In his second season with H.E.P. Motorsports, Enticknap predicts he will make 10 Mains this year.

Even if he advances to only half of the Features, it will be his best season in eight years at this level. Enticknap qualified for seven Mains in 2017 with a best of 18th at Vegas. He was in five Mains in 2018 with a best of 16th at San Diego before signing with his current team – and getting injured without rightly being able to show what he could do with them.

“I want to break into the top 10 – that’s my goal for the year – but as of right now I’m succeeding in all the little goals that I’ve set and I want to keep succeeding,” Enticknap said.

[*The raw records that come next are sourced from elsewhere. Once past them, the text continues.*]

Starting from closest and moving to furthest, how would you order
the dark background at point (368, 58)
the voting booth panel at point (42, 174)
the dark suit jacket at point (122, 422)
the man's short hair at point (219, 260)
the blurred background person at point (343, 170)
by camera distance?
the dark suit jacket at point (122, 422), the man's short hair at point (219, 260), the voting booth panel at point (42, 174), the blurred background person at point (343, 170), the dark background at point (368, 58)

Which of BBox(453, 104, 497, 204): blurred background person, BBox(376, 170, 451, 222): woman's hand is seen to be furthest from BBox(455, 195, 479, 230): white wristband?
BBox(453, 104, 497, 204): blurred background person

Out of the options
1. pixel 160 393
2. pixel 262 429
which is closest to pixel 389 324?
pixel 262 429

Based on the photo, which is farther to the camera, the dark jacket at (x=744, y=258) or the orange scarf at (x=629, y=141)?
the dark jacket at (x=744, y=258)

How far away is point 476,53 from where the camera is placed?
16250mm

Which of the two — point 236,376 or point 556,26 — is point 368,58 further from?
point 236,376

It’s not enough to want to finish well, however; riders have to visualize a path to success. For Enticknap, that will come with because of how he approaches stadium races. Towering over the field, Enticknap is not a small man by anyone’s measure so it’s ironic that he makes a comparison between Supercross and ballet. The indoor season is about precision, technical mastery, and finesse. And that is where Enticknap believes he shines.

“Supercross is more of a ballet. It’s more perfection. It’s something that takes so much talent – and you can see it in real life. When you watch an outdoor race, you’re like ‘that guy’s a beast’; he’s manhandling it; he’s hammering the throttle. And when you see a Supercross race it’s just so rhythmic and flowing and light. So much finesse on everything. Just such a fluent, technical race.”

Enticknap credits his background in BMX racing as one of the reasons why he is so fluid on a tight track.

“Supercross fits my riding style a lot,” Enticknap said. “I don’t like to just hang it out and get all sideways and just swap, swap, swap. I like to be very precise in all my movement. I’m a perfectionist. It helps in Supercross because everything is just timed by the millisecond.”